Description of the task: Using the records below, give the number of lines where the string "United" shows up. Add nothing to it.

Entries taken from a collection
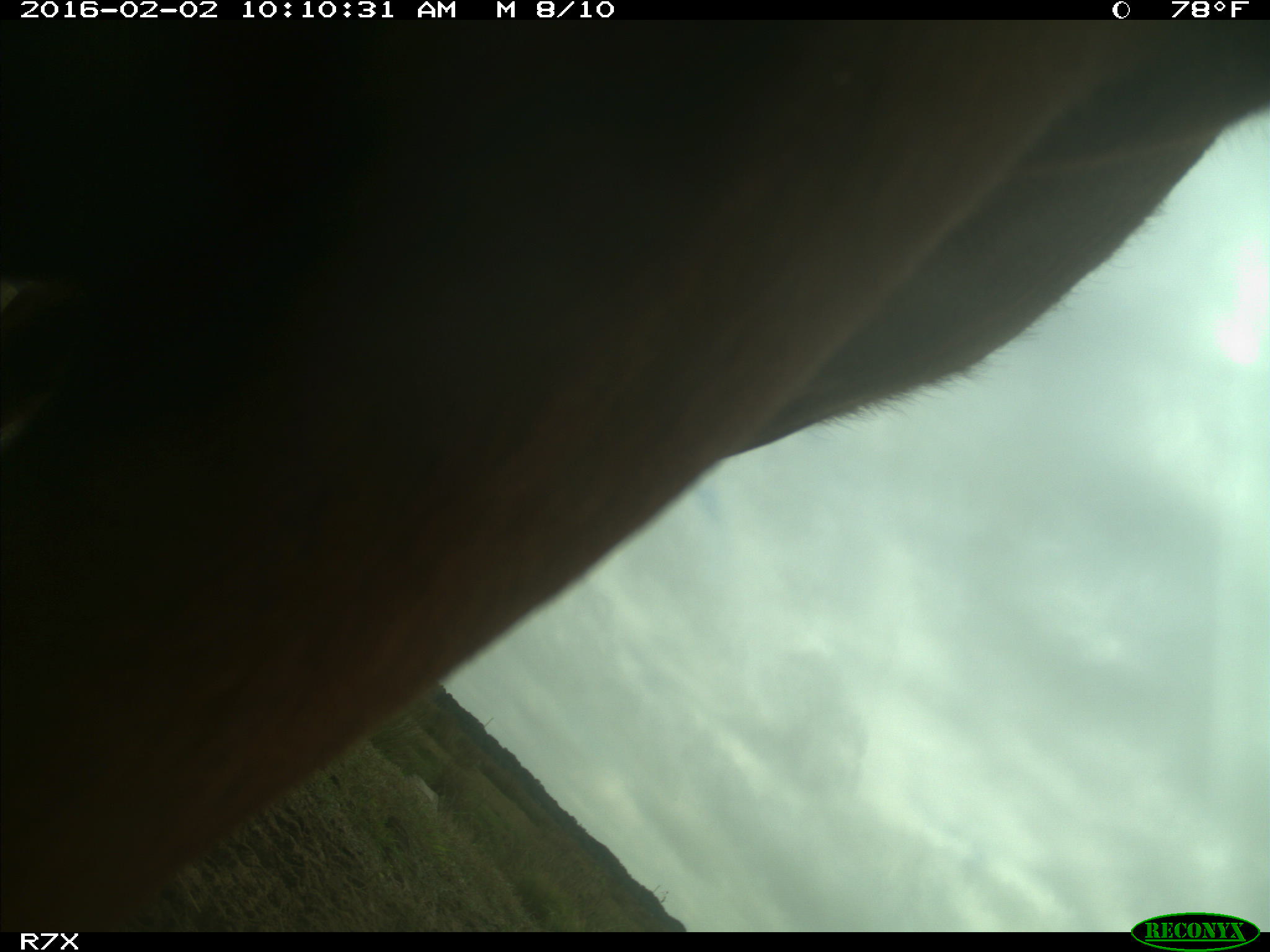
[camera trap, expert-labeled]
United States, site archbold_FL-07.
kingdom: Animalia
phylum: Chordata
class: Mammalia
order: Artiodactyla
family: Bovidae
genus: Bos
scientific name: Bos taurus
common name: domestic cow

--

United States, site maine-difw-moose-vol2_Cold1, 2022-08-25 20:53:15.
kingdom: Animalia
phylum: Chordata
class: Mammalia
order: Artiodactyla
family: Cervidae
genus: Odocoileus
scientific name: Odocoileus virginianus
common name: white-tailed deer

--

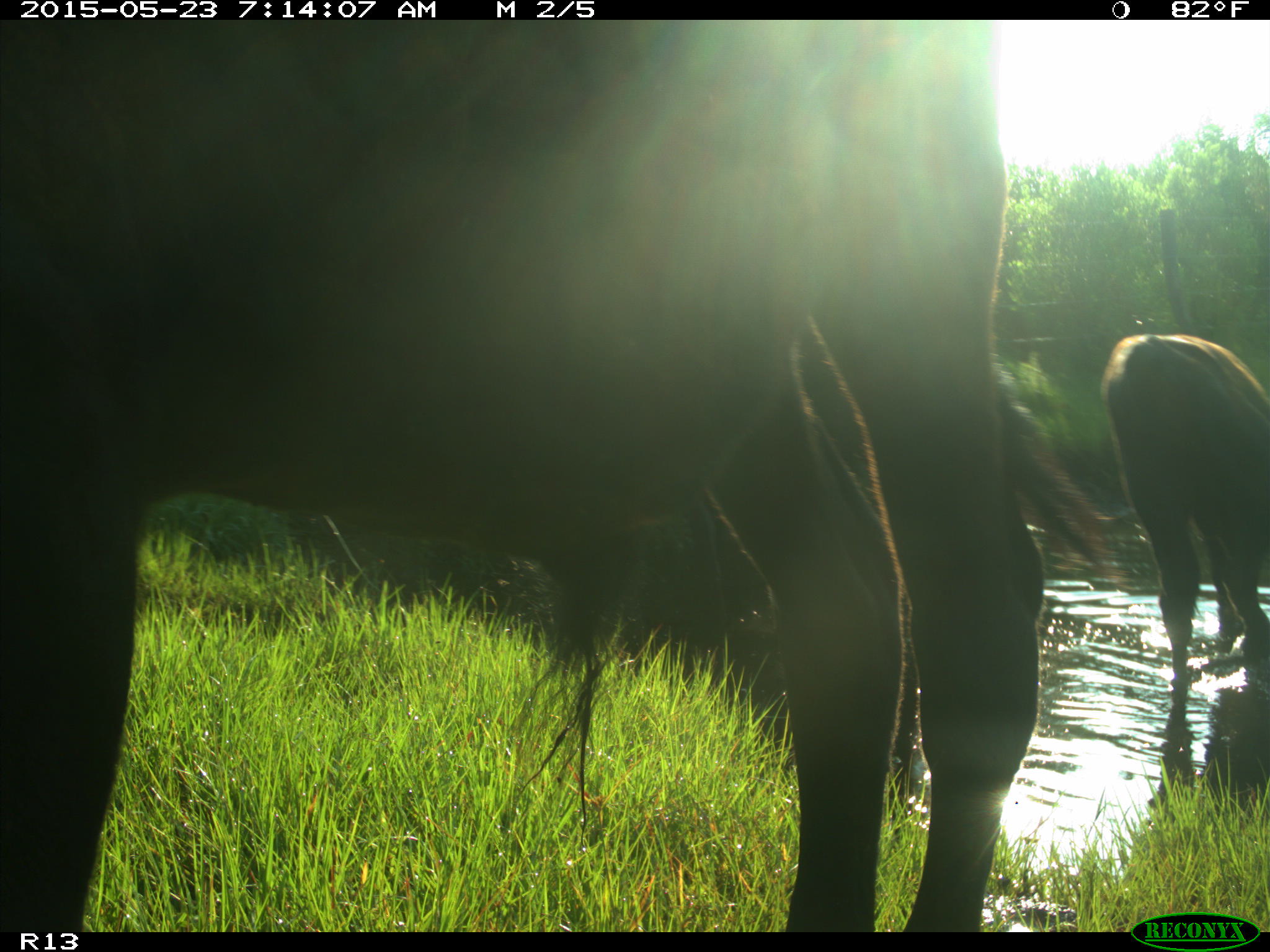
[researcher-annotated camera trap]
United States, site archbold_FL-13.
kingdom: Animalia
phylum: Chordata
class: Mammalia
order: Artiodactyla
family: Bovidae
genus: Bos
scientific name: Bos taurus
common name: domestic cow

Solved exercise: 3